(BACAAN LATIHAN):

·····

Selasa, 31 Maret 2020

ADAB PADA PEMIMPIN



OLeH  : Ustadzah Lilis N.

         💘M a T e R i💘

Assalamualaikum warahmatullahi wa barokatuh

🌷ADAB PADA PEMIMPIN


Sebelum bab ilmu, bab  ADAB adalah hal yang harus lebih dulu dipelajari. Karena setinggi apapun ilmu seseorang tanpa akhlak yang baik tidak akan disukai orang-orang di sekitar kita.

Adab juga meliputi banyak, yakni Adab pada orang tua, adab pada guru, adab pada tetangga, adab pada binatang, adab pada alam dan lain-lain termasuk adab pada pemimpin.

Saat ini banyak yang menyuarakan kebenaran, menegakkan keadilan, memperbaiki ummat tapi tidak melalui adab-adab yang benar, sehingga sekalipun niatnya baik tapi tidak dengan adab yang baik dan benar maka hal itu menjadi tidak nyaman di dengar apalagi diikuti.

Tidak ada perintah dalam Al-Qur'an ataupun hadist kecuali untuk kebaikan. Termasuk perintah Alloh ﷻ menunaikan hak-hak  penguasa atau pemerintah negeri-negeri kaum muslimin.
Diantara hak-hak pemimpin dari rakyat  yang diurusinya adalah:

◼1. Mentaati Pemimpin Kecuali Ia Memerintahkan Kemaksiatan Kepada Alloh ﷻ.

"Wahai orang-orang beriman taatilah Allah dan taatilah Rasulnya dan Ulil Amri kalian."
(QS. An-Nisa: 59)

Ulil Amri yang dimaksud di sini adalah para ulama dan pemimpin yang mengurusi kita.

"Siapa yang taat kepadaku, dia telah taat kepada Alloh ﷻ dan siapa yang menyelisihi, dia telah menyelisihi Alloh ﷻ'

◼2. Menasihati Pemimpin Jika Terjatuh Pada Hal Yang Tidak Diridhoi Alloh ﷻ.

·····

(CUPLIKAN DATA):
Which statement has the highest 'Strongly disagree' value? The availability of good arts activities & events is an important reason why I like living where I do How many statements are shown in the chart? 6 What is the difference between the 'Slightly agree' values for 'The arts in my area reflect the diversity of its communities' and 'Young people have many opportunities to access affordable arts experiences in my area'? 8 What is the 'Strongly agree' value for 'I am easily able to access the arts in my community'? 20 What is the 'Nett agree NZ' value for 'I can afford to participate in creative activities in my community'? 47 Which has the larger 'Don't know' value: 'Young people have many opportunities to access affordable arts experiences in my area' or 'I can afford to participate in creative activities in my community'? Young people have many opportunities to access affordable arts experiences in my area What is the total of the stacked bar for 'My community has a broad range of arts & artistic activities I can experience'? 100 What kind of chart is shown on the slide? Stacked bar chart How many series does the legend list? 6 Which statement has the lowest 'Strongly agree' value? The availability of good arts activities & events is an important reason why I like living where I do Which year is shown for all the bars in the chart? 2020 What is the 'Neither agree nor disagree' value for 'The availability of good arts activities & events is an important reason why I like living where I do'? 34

·····

(SOAL LATIHAN):
Jawablah pertanyaan berikut berdasarkan teks tentang adab pada pemimpin.
(a) Bab apa yang harus dipelajari lebih dulu sebelum bab ilmu?
(b) Siapa yang dimaksud dengan Ulil Amri dalam teks tersebut?
(c) Surah dan ayat Al-Qur'an mana yang dikutip untuk hak pertama pemimpin?

(KUNCI JAWABAN):
(a) Bab adab.
(b) Para ulama dan pemimpin yang mengurusi kita.
(c) QS. An-Nisa: 59.